Thermodynamics and electrochemistry fundamentals: redox reactions, voltage, current, enthaply of reaction, Gibbs free energy, dissipation, Nernst law, activation energy and catalysis.
Functioning principles: electrodes and electrolyte, electric circuit, polarization losses (activation, Ohmic and concentration), cooling, energy and mass balance against reactants and products, single-cell and stack electric and thermal efficiency, purging strategies.
Structure and components: MEA (Membrane Electrode Assembly) and catalysts, GDL (Gas Diffusion Layer), bipolar plates, seals and gaskets, auxiliaries (compressors, pumps, tamks, inverter, valves).
Detailed description of the main fuel-cell types (PEMFC, PAFC, AFC, DMFC, DCFC, MCFC, SOFC, microbial), with strengths and weaknesses: materials, applications.
Hydrogen production: main fuels employed for hydrogen generation, reforming, electrolysis, production efficiency and its optimization. Overview of production methods for other fuels that may take part in fuel-cell reactions.
MEA manufacturing methods: inks, pressing, printing (inkjet, gravure, screen printing), coating (casting, spincoating, slot-die coating, dip coating, tape casting). Examples of application in transport: cars, buses, trains, ships, aircraft.
The course mainly consists of lectures that follow presentations prepared by the instructors. It will be guaranteed the 'synchronous supply of the lessons at a distance for everyone; based on the evolution of the health emergency COVID19 and the specificity of the activities. The lessons will be evaluated also in presence. Teaching materials is made available to students on the Dolly repository by UNIMORE in advance. Explanatory videos are also shown; samples of fuel cells introduced in the lectures are brought in the classroom and made available to students. Links to suitable websites are provided for additional in-depth learning. The instructors make themselves available for student advising on the subjects upon request.
The evaluation consists of an oral examination, in presence or at a distance based on the evolution of Covid19 that starts from a subject chosen by the student among those listed in the syllabus and then progresses through the whole course program. Solution of short exercises may be required as part of the exam.

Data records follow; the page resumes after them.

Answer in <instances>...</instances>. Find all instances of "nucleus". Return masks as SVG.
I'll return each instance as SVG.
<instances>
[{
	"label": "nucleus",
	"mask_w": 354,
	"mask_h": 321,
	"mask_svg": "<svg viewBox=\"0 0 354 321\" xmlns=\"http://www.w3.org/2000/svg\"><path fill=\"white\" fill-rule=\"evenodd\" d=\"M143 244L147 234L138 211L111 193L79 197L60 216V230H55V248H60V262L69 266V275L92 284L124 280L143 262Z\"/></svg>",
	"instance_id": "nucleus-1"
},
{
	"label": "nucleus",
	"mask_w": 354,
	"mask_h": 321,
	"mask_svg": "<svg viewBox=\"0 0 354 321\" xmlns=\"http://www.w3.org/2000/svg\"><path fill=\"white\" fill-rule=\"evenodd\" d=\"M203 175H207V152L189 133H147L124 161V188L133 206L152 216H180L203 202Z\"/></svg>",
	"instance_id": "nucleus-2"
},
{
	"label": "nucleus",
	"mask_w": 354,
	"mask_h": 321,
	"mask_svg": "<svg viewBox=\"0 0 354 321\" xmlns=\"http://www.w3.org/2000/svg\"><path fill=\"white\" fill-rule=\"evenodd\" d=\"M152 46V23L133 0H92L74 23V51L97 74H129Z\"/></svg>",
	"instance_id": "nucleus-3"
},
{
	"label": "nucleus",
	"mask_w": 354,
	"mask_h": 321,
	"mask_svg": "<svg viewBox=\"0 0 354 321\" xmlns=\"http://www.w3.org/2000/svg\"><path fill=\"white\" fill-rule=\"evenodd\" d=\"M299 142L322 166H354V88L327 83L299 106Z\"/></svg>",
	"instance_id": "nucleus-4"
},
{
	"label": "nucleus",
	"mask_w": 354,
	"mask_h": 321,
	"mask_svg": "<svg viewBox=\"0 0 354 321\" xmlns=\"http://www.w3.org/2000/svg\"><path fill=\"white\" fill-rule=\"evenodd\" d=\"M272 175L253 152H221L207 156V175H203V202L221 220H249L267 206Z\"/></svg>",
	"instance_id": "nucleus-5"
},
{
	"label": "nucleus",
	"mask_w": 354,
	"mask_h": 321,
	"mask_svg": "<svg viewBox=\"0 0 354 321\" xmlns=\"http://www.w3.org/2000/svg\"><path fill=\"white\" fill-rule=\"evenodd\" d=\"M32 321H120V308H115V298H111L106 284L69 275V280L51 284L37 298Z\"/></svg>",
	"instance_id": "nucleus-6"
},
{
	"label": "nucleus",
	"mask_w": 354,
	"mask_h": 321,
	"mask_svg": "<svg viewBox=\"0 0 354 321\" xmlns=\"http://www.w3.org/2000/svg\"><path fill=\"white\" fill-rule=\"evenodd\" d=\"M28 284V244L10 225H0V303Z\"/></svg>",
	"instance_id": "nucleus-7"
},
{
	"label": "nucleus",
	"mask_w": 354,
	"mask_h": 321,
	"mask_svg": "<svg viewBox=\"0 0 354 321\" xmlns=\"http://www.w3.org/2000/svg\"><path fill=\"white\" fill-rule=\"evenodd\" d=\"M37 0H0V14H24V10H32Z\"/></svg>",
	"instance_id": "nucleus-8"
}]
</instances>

Emphasis is placed on non-mnemonic learning and on deep understanding of the involved mechanisms.
-Knowledge and understanding.
Through lectures, guided readings and discussion groups , students are expected to: know the physical and chemical principles underlying fuel-cell functioning; know structure and functioning specific to the presented fuel-cell types, with all the related strengths and weaknesses. Moreover, understanding fuel-cell energy performance is also expected, together with understanding utilization and production issues for hydrogen or other fuels reacting in fuel cells. Sectors where fuel-cell are or may be employed, examples of their application and fuel-cell manufacturing methods represent an additional body of knowledge expected from students.They acquire the ability to understand the specific literature on H2 and fuel cell technology.

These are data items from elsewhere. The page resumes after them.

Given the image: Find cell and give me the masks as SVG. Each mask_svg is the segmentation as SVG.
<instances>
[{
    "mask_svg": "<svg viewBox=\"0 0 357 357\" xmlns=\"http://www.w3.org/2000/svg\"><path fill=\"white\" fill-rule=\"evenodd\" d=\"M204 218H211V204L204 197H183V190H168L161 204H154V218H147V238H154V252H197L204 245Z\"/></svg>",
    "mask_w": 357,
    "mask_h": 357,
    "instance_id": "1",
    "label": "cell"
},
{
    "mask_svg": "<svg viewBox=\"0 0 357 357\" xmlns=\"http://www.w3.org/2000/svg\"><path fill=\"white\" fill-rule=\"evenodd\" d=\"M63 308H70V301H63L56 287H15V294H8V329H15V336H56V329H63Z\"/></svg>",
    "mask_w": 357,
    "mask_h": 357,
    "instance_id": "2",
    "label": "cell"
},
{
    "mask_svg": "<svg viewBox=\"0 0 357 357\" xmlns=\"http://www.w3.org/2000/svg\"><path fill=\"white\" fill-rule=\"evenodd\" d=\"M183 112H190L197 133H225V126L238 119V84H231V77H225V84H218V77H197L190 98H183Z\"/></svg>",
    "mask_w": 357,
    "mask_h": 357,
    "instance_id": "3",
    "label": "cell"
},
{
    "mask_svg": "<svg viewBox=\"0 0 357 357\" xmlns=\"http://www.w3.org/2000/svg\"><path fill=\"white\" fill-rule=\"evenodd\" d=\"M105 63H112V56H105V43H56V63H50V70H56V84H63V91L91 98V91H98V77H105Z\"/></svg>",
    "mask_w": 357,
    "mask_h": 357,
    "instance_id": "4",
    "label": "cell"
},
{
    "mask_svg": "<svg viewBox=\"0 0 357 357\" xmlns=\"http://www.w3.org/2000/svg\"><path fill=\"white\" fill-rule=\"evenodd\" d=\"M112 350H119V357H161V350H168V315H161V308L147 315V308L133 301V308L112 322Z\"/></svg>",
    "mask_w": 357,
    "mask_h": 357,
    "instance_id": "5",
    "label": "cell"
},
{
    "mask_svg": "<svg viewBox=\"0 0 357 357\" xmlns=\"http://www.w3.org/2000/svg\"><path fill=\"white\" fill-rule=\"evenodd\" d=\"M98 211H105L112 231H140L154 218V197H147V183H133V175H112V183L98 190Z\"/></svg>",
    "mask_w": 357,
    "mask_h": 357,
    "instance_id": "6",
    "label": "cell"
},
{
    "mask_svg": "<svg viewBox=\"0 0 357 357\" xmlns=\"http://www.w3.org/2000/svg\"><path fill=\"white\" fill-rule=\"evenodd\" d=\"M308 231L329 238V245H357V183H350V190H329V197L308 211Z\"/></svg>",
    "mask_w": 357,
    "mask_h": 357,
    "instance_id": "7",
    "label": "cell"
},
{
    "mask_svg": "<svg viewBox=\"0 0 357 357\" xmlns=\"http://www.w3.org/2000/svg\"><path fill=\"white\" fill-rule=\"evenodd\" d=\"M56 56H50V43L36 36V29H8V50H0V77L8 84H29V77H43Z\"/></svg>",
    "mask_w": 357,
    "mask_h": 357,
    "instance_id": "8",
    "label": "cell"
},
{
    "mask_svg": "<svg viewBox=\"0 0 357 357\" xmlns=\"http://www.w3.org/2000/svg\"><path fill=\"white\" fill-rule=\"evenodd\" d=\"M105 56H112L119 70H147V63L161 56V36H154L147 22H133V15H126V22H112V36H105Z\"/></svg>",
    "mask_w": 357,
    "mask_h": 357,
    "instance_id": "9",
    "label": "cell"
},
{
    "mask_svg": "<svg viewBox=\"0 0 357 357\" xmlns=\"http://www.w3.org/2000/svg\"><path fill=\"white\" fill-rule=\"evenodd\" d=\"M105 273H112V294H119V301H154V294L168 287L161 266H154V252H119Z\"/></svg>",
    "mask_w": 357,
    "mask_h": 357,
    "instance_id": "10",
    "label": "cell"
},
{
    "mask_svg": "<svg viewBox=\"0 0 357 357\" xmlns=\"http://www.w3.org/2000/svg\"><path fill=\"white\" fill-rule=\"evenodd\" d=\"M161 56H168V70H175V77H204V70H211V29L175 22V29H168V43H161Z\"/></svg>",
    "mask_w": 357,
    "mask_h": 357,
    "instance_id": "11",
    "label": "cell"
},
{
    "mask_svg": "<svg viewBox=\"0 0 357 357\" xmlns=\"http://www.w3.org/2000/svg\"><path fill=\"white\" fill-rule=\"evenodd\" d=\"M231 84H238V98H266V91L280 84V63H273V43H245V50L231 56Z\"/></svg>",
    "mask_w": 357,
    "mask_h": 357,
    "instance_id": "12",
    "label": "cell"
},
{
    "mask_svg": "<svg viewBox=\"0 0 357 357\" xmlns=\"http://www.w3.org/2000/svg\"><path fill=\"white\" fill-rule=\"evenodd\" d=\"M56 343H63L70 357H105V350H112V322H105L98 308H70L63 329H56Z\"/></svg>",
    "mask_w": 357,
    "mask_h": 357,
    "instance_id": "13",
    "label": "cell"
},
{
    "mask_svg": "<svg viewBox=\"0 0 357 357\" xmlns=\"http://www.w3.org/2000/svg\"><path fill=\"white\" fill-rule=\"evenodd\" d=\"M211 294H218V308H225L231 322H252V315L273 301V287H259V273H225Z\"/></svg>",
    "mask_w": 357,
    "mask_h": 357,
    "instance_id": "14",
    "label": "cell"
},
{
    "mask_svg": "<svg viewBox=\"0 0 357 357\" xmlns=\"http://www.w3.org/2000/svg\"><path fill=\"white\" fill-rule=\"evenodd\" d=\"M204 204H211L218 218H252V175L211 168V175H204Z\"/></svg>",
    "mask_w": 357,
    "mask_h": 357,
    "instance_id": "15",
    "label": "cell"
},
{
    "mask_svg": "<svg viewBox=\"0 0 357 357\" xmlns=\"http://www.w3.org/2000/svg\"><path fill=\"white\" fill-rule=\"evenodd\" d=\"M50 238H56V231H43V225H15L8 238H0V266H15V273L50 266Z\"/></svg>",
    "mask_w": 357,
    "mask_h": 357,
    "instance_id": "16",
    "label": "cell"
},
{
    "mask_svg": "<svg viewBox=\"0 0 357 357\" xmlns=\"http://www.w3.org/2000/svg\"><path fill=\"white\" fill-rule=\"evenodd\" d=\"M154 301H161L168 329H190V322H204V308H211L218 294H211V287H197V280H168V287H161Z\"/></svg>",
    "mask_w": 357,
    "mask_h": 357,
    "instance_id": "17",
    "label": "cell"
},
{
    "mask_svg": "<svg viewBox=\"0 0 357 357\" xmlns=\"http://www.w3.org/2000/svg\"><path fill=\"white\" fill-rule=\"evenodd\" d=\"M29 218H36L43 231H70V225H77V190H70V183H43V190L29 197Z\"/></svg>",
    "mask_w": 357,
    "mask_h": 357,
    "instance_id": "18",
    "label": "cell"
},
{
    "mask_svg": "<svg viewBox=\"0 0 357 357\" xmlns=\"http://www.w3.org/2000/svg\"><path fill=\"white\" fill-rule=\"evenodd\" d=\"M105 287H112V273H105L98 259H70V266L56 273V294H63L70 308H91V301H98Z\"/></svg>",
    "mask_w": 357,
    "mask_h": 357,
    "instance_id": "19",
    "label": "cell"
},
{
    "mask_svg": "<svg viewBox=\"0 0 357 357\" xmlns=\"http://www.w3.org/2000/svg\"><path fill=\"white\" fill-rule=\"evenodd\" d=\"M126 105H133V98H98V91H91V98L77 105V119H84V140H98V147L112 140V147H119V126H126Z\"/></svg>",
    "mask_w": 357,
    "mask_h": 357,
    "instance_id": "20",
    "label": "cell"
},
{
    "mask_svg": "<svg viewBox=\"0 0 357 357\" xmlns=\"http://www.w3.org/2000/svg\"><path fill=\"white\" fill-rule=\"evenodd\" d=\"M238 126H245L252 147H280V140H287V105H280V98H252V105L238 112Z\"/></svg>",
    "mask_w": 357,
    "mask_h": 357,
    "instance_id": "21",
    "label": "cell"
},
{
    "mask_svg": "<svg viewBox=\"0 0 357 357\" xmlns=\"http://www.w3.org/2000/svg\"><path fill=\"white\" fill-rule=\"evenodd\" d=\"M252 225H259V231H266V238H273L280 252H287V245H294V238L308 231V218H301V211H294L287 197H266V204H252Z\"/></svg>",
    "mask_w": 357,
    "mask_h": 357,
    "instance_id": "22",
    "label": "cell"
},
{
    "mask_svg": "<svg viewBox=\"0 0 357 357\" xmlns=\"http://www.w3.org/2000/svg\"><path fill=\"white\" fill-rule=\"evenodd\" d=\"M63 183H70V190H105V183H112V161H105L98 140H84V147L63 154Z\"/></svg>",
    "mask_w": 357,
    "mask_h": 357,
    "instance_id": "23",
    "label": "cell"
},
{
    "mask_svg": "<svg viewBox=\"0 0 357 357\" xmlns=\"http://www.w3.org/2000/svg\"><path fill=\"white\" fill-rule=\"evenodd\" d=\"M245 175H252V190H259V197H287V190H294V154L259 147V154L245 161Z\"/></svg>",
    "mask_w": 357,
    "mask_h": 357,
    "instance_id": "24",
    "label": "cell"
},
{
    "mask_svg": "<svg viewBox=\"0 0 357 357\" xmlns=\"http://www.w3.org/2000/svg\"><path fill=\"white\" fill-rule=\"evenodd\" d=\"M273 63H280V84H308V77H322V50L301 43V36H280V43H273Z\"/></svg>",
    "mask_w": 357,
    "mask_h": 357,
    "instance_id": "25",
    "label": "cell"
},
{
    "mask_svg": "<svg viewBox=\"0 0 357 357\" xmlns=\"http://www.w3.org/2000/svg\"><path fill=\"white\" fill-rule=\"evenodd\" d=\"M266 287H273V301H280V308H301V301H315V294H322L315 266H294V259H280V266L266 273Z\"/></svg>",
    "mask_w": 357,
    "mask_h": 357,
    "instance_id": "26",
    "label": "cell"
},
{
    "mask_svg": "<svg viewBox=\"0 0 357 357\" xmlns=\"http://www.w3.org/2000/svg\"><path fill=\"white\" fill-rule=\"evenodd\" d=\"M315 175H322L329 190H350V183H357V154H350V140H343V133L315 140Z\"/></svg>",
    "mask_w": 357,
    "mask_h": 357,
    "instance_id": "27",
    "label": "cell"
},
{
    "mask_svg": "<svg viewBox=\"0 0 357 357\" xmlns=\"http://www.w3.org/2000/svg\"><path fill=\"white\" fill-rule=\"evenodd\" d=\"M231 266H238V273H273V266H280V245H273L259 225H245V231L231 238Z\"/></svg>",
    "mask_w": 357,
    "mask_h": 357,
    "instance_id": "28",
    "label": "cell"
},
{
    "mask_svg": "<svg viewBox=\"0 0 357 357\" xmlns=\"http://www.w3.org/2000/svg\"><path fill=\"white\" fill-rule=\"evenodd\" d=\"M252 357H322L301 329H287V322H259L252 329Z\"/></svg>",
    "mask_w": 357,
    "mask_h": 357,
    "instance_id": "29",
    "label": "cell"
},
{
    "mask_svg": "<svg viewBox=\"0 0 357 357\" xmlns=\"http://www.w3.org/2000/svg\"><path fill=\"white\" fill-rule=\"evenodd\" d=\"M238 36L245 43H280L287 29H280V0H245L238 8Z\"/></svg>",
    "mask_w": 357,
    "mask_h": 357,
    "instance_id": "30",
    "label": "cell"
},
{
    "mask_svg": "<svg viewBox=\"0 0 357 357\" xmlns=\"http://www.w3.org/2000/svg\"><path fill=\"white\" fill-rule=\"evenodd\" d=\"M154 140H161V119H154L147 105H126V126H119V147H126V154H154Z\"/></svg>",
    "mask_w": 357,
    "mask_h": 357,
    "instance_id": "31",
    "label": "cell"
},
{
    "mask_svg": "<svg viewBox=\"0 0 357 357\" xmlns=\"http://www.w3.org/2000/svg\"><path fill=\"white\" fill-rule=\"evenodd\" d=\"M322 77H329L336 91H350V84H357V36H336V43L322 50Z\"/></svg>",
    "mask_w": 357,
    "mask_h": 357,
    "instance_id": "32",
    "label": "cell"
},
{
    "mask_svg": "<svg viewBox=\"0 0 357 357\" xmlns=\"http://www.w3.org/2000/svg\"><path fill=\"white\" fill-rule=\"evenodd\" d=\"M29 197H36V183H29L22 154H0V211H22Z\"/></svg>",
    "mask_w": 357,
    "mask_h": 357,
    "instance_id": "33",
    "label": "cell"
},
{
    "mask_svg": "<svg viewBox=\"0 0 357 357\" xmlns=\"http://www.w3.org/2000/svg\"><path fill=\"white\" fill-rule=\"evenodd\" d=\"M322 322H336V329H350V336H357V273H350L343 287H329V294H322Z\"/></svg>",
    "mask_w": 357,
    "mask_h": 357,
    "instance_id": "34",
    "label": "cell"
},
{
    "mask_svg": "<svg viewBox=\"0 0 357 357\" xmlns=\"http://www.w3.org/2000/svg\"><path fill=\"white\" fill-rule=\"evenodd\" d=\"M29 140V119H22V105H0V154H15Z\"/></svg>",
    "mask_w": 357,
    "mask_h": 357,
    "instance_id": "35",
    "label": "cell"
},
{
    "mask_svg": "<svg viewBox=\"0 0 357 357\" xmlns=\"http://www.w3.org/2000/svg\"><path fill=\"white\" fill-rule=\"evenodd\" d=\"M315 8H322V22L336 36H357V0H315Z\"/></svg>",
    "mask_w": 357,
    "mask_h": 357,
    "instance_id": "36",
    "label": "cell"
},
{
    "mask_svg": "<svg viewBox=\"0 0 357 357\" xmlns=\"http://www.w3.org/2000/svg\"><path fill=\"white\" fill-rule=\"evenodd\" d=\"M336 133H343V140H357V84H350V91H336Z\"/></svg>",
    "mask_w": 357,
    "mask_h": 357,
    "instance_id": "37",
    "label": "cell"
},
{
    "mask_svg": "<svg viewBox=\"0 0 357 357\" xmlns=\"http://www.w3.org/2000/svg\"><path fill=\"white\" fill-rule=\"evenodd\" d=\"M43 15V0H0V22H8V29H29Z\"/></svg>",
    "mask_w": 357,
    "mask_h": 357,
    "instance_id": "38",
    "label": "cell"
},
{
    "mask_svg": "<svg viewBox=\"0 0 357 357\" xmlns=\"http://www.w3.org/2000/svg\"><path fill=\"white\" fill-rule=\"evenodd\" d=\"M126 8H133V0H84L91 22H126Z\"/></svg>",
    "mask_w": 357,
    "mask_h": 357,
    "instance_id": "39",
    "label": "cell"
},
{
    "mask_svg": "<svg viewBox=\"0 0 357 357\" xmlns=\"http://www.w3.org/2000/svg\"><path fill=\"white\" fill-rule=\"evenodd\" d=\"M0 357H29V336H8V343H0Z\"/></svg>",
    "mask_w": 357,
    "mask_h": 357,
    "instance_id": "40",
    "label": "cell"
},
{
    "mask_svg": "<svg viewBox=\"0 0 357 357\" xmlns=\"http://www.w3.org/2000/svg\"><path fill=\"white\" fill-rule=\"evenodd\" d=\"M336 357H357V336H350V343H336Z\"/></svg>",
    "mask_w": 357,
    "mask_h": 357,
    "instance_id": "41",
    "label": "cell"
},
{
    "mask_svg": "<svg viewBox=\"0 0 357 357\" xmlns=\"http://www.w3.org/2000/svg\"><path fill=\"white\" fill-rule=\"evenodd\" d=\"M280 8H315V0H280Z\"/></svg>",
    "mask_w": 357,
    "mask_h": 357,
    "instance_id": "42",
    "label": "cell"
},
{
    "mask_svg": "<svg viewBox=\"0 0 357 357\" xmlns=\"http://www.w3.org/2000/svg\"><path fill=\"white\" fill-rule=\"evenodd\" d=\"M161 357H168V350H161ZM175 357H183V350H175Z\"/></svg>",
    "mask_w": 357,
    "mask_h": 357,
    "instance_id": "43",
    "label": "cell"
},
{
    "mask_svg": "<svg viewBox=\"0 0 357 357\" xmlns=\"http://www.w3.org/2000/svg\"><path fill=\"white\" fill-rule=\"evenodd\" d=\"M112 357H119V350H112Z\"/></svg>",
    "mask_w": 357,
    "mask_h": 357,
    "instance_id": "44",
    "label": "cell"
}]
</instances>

-Ability to apply knowledge and understanding.
By means questions posed during class, the teacher calls students to apply their knowledge to solve problems about production, storage of H2 and characteristics of fuel cells. Students must also evaluate the economic aspects in order to have a professional approach to their work.
-Independence of judgment.
Through the discussion in the classroom, the answer to the questions posed by the teacher during the lectures the student is able to understand, critically discuss and present their own evaluations.
Classroom discussions allow the development of the communication skills about the questions proposed by the teacher in an effectively and concisely way; to express the concepts learned with appropriate language and to hold a discussion about the topics covered.
The activities described allow to the student the acquiring of the methodological tools to continue their studies and to be able to provide for its own updating.
J. Larminie, A. Dicks, Fuel cell systems explained, Wiley, Chichester, UK, 2003.
M. Noro, Celle a combustibile. Tecnologia e possibilità applicative, Dario Flaccovio, Palermo, Italia, 2010.